Cloud Computing Users Are Losing Data, Symantec Finds

Cloud computing is a ticket to losing data for two in five companies, a new study finds.

"It's really kind of astounding," said Dave Elliott, a cloud marketing manager at storage and security company Symantec (SYMC). The company polled more than 3,200 organizations to gauge hidden costs of the cloud and ways to mitigate problems.

"Forty-three percent of respondents have lost data in the cloud and have had to recover from backups," Elliott said. And the recovery process has failed at least once for most.

Internet cloud and cloud computing these days means most any services obtained over the Internet or obtained from potentially remote data centers, instead of the old-fashioned kind of on-premises computing where you knew exactly what machine your data were on.

The issues Symantec's cloud study pinpointed are arising as more companies gravitate to using the cloud for cost savings and arguably easier computing. The survey results suggest that more than 90% of companies and other organizations are at least discussing cloud computing, vs. 75% a year ago.

Problems encountered in cloud computing run a gamut.

"It's not just that your cloud service provider had a fire or a rack fell over and they destroyed your data," Elliott said. "That's a part of the problem and the other is management.

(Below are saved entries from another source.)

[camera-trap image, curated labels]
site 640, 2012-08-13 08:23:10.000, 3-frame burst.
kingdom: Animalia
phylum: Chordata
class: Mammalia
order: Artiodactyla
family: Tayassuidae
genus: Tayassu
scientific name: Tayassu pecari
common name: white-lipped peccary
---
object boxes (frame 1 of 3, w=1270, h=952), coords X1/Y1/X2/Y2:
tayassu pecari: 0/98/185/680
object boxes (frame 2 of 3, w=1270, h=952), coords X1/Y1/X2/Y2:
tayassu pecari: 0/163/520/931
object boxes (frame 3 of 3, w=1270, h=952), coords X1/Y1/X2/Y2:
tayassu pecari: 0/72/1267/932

Can you go to your cloud service provider and find it? Say someone deletes it or moves it to the wrong folder and there's terrible search functionality.

Symantec's study identified several hidden costs of moving to cloud use. One is the risk of rogue cloud use in a company, where staffers are using services without the information technology department in the loop.

"A classic example IT has seen now for years is cloud file sharing — somebody wants to move a very large file and signs up for a public cloud file sharing service," Elliott said. It could be anything like Dropbox, Box, YouSendIt or other popular services. Or even in the IT department, he says, somebody might spin up an instance of Amazon's (AMZN) EC2 to get a server up and running.

"The survey showed this is a significant issue — 77% saw it in the last 12 months, and many don't think it's going to get better," Elliott said. Of those who saw a rogue deployment, Symantec's survey notes that 40% said they suffered exposure of confidential information in some way.

The other issues identified by Symantec are faulty cloud backup — that's the one tied to the data loss statistic — inefficient use of the amount of cloud storage purchased, not toeing the line with corporate regulatory compliance requirements and issues with data in transit, such as managing the SSL certificates used to verify an organization's identity.